Wpis z mikrobloga

Jadę z Poznania do Lublina. Auto niedomaga więc jadę pociągiem. Tak fajnie, ekologicznie, wygodnie. Popracować można w trakcie.

Taki #!$%@?.

Nie ma 1 klasy więc biorę 2. W 2 przedział 8 osób, w środku jest już 7. Jedno spojrzenie na buty i już #!$%@? wiem... Same #!$%@? glany poklejone taśmą. Woodstockowicze. #!$%@? niemiłosiernie, jeden chyba jeszcze #!$%@?. Mówię sobie #!$%@? tam, słuchawki założę, kompa wezmę i coś porobię. Rozkładam podłokietniki, żeby odgrodzić się od bydła. Szukam gniazdka - oczywiście #!$%@? nie ma. No to popracowanie.

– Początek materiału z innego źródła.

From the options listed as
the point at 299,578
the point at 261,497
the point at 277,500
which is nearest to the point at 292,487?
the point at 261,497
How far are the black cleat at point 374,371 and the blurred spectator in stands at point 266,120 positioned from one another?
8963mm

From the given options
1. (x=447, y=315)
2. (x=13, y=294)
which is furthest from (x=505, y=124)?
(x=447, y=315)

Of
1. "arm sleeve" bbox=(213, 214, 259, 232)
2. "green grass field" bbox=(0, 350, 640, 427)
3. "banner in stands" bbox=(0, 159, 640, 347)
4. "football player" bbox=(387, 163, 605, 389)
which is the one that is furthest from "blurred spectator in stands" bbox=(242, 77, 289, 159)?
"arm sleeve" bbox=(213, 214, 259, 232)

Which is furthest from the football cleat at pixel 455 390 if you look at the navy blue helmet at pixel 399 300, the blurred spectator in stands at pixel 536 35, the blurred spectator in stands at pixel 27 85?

W Warszawie wysiedli, rozprostowałem nogi, odetchnąłem. Myślę sobie, że teraz z górki.

Chyba #!$%@? nie.
Znów 8 osób w przedziale. No nic, mają prawo. Ale obok mnie największy grubas. Dzielnie walczył o przestrzeń życiowa ale się nie dałem, nie będę siedział na połowie miejsca, bo gość musi mieć podniesione do góry ręce (jak dwie owłosione szynki), żeby przytknąć do twarzy telefon.

A autem? Proszę bardzo, autostrada, muzyczka, relaks. 2h krócej. Te brednie o #pkp #zbiorkom możecie wciskać studentom i menelom, co mają czas, a brakuje im hajsu i szacunku do siebie. Tylko własne auto.